Strategy's STRC preferred stock is converting fixed-income capital into spot Bitcoin demand at an accelerating rate.
STRC is a variable-rate perpetual preferred stock with a $100 par value. Strategy adjusts the dividend monthly to keep it pinned near par. When it trades at or above $100, Strategy sells new shares through its ATM program and uses the proceeds to buy spot BTC.
Yield investors buying STRC don't care about Bitcoin sentiment. They care about getting 11.5% on a low-volatility credit instrument. But every dollar they put in becomes a dollar of spot BTC demand on the back end.
STRC funded $119M in BTC purchases in January. By the first week of March that hit $377M in a single week. Since July 2025 STRC has funded 33,976 BTC worth $3.56B across 8 ATM filings.
To put the scale in perspective, daily mining output runs about $30-35M in new supply.
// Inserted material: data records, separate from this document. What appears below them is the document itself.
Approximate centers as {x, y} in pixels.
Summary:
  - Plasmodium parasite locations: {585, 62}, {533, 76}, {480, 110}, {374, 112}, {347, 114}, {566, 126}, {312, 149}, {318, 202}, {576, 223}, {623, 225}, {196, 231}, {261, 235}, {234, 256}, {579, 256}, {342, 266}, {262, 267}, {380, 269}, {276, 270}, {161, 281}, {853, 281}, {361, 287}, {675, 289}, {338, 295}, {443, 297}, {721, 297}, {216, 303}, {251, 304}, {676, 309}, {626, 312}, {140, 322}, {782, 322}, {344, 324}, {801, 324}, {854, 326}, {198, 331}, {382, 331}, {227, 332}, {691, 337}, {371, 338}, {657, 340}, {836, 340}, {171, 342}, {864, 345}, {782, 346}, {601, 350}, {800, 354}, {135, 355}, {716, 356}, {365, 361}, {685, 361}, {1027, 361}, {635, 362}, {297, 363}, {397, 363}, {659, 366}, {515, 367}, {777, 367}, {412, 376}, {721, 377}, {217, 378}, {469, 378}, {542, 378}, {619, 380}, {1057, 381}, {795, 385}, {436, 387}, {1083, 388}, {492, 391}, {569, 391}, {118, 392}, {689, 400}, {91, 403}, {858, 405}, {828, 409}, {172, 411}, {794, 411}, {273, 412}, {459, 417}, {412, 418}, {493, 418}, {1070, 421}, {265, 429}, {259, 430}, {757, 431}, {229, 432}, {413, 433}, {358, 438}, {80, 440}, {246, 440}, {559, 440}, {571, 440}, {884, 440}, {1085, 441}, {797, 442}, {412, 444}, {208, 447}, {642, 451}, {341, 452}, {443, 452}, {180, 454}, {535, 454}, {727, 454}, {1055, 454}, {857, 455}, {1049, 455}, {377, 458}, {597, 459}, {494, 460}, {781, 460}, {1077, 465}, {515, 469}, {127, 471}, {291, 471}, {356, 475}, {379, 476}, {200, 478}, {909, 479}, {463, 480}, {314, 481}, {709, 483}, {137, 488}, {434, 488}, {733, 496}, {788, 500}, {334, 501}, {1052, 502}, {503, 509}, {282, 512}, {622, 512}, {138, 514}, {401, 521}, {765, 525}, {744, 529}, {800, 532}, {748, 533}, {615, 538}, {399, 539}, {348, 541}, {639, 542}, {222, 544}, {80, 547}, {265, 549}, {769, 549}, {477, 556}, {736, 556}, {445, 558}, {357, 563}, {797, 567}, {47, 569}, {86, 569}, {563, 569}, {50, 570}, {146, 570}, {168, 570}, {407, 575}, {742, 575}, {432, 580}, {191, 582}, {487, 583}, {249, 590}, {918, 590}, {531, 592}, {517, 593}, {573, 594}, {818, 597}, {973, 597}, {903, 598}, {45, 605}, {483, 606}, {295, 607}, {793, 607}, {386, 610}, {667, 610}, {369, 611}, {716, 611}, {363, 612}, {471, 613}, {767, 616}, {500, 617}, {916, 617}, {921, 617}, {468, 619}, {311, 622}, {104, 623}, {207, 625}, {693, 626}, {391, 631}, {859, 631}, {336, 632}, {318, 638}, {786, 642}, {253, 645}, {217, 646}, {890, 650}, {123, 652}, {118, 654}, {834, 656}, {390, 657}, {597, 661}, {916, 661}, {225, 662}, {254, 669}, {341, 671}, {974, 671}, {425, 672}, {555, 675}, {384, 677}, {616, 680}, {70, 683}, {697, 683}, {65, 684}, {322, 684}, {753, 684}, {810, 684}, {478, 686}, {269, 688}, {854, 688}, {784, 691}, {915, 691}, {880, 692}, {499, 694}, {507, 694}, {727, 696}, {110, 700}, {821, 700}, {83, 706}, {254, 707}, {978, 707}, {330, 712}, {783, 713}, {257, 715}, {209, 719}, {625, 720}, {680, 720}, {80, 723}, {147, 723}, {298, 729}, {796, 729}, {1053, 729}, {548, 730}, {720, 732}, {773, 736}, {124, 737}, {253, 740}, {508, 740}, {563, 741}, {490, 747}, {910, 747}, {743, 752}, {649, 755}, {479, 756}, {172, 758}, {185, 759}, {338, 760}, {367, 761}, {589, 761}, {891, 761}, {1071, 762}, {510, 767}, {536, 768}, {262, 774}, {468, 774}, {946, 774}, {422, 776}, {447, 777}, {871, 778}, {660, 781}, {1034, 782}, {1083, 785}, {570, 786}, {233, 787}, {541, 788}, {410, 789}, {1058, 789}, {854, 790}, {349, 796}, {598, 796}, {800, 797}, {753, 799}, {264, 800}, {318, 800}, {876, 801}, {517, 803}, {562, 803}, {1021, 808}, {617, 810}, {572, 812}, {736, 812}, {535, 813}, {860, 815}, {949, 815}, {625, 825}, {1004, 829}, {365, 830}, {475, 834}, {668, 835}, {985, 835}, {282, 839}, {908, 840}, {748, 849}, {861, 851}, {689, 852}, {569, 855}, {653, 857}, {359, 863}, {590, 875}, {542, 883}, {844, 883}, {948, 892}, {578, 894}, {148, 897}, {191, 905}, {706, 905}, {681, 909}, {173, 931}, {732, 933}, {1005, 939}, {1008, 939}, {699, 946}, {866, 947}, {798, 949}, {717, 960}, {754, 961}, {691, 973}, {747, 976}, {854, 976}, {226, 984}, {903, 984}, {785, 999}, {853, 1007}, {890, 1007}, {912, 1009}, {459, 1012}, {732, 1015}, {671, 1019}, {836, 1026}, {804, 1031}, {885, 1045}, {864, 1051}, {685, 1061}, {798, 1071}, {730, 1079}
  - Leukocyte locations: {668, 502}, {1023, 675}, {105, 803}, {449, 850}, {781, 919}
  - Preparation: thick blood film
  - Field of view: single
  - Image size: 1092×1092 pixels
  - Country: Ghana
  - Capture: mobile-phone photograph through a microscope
During the March 1-7 filing period STRC funded 5,315 BTC. That's 1.7x total mining output over the same window.
STRC is competing directly with treasuries and money market funds for income capital, and that's a massive market to be pulling from.
Annual dividend obligations are now running around $442M and seven consecutive hikes show the cost of maintaining this flow is going up.
But if income capital keeps entering STRC at this pace, Bitcoin picks up a durable bid that compounds independently of the crypto cycle.